:: Selected excerpt ::
"""

I spent a few days out at my parents’ place, picking blueberries and blackberries and contemplating the sheep. Sheep are a perfect vehicle for contemplation, since they don’t have a whole lot going on. They drift from one field to another, in search of something succulent. These sheep only run when they see someone approach with kitchen scraps or garden trimmings. They know a good thing when they see it. The llama rarely joins in, preferring to search out potential breaches in the fence, so that he can get into the vegetable garden or the orchard. He knows a better thing when he sees it.
People aren’t that different, sometimes. We cast about for things to satisfy us, occasionally hitting on a course of action that will bring bigger rewards. A steady stream of small pleasures can help reduce the casting about and help keep us focused on the the bigger picture. It’s one of the things that I like about French Fridays – a regular dose of learning, writing, and (above all) good eating. It’s a habit that’s grounding and creative at the same time.

"""

:: Stated task a ::
In the sheep passage, what does the llama look for instead of joining the sheep?

:: Records supplied ::

"""

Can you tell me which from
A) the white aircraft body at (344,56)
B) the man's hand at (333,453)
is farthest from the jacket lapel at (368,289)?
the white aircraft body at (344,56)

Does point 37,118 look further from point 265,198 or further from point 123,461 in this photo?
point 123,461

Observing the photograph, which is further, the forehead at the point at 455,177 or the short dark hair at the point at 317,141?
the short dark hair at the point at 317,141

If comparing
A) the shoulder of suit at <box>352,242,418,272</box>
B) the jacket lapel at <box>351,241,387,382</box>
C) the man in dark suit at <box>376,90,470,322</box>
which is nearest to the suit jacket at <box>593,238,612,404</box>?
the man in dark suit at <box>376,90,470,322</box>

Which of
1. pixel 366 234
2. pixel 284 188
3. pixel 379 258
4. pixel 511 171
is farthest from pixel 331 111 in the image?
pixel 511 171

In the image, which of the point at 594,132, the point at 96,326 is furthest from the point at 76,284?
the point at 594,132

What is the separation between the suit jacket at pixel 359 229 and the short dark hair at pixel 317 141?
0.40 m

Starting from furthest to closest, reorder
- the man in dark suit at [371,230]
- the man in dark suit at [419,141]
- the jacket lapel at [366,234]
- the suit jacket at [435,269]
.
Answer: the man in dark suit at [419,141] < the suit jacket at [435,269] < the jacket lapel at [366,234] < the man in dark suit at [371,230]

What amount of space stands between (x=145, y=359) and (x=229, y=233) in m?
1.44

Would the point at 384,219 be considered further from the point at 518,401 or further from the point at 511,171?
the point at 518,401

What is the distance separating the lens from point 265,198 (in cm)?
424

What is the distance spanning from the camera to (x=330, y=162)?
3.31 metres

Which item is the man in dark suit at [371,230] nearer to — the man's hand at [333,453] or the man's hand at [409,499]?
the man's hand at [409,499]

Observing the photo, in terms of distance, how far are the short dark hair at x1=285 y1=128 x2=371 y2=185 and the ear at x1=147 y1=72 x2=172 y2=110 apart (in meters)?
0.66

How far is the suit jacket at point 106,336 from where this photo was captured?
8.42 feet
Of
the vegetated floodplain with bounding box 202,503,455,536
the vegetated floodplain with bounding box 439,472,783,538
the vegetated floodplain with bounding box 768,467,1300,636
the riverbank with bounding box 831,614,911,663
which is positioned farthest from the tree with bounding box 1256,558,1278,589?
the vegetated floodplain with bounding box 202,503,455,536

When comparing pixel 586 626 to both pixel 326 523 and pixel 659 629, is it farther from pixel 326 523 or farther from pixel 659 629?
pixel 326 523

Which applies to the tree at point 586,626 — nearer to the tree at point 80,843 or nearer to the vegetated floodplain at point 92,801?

"""

:: Stated task b ::
Please identify every line in the entries above that contains the word "Observing".

:: Written response a ::
Potential breaches in the fence, so that he can get into the vegetable garden or the orchard.

:: Written response b ::
Observing the photograph, which is further, the forehead at the point at 455,177 or the short dark hair at the point at 317,141?
Observing the photo, in terms of distance, how far are the short dark hair at x1=285 y1=128 x2=371 y2=185 and the ear at x1=147 y1=72 x2=172 y2=110 apart (in meters)?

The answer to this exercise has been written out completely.